Too excited to sleep, you step from your tent, shivering from an unexpected
chill of the predawn air. Like a glowing ember, the eastern horizon heralds
the arrival of another perfect day. The campfire crackles, beckoning you
forward, its leaping yellow flames a promising oasis from the cold. Visions
of big game animals tantalize your imagination, making rest impossible.
Will a magnificent kudu bull cross your 30-yard pin as you try to disregard
its spectacular horns spiraling four feet toward the heavens? Will a wildebeest
pause in savannah grass long enough for a shot? Or, a tank-like warthog
pause to drink, challenging a broadhead to pierce its gristly armor?
If these scenarios spark the slightest interest in your hunting soul,
heed the popular jingle and ?just do it!? Eight years ago, I was that person
by the campfire, arriving in Africa with a million unanswered questions,
yet filled with an acute sense of adventure. As I stood beside the fire,
captivated by the jungle and the spectacular sunrise, I pinched my flesh,
expecting to awaken at any moment. It was not a dream. I have since returned
three times, and on each occasion my anticipation of an exciting African
adventure is equal to or greater than my first.

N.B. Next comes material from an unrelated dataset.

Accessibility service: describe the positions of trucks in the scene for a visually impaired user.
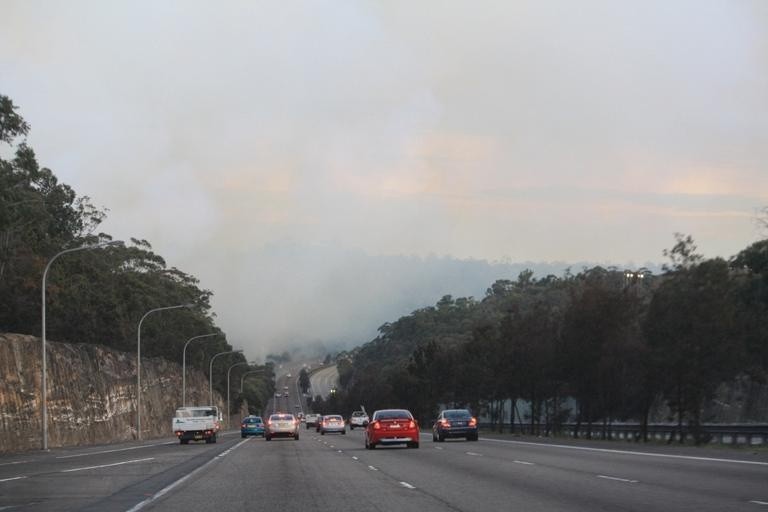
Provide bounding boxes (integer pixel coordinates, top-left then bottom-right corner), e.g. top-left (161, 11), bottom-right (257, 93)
top-left (170, 405), bottom-right (224, 445)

African hunting methods and conditions differ by country, outfitter,
and habitat. Hunts fall into three general categories: large game ranches
typical of South Africa, huge jungle enclosures as in Zimbabwe, and enormous
safari concessions such as Botswana, Zambia and Namibia. Each poses advantages
and variables of cost, time and hunting method.
South African Game Ranches
The game ranches of South Africa are the most advertised and economical
safari option. Outfitters purchase or lease hunting rights to lands and
manage the animal populations for hunting. Cattle ranchers kill off indigenous
populations and these species are often reintroduced to their former range
and prosper through protection from predators and poaching. Game ranches
are usually 1,000 acres and larger.
winter (our summer) is the dry season, when dense brush becomes dry and dormant. Stalking wary animals that are hunted ten months of the year is
very challenging. Conversely, water hole ambushes can be very productive.

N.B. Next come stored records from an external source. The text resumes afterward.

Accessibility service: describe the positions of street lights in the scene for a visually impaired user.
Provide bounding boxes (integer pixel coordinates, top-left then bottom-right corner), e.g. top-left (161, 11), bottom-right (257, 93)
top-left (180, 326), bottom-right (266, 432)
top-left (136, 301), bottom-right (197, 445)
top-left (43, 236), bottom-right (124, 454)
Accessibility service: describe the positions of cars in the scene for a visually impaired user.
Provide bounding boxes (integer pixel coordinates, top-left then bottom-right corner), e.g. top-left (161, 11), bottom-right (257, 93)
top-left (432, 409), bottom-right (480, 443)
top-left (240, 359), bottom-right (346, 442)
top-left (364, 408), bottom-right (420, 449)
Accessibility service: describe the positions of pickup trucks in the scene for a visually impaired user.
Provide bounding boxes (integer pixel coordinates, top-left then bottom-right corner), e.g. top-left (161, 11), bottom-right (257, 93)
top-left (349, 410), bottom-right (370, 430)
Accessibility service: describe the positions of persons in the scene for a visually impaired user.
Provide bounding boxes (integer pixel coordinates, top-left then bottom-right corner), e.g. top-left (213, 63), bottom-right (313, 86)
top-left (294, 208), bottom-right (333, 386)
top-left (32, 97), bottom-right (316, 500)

Most animals drink each day (some do not), providing an incredible wildlife
viewing and hunting opportunity. Ambush points at waterholes include treestands,
ground blinds (called hides) and pit blinds.
Animals usually begin watering mid-morning, providing a leisurely pace
to the day. You can sleep in, enjoy breakfast, pack a hearty lunch, and
then hunt. Because lions and other dangerous game are absent from most
ranches, hunters are left alone to hunt, photograph and enjoy.
Most ranch hunts offer a relatively controlled environment and are ideal
for the first-timer. Ranches are accessible and well supplied, often with
3-D targets and practice ranges. Although the property is fenced, hunting
is not affected since game animals usually come to you.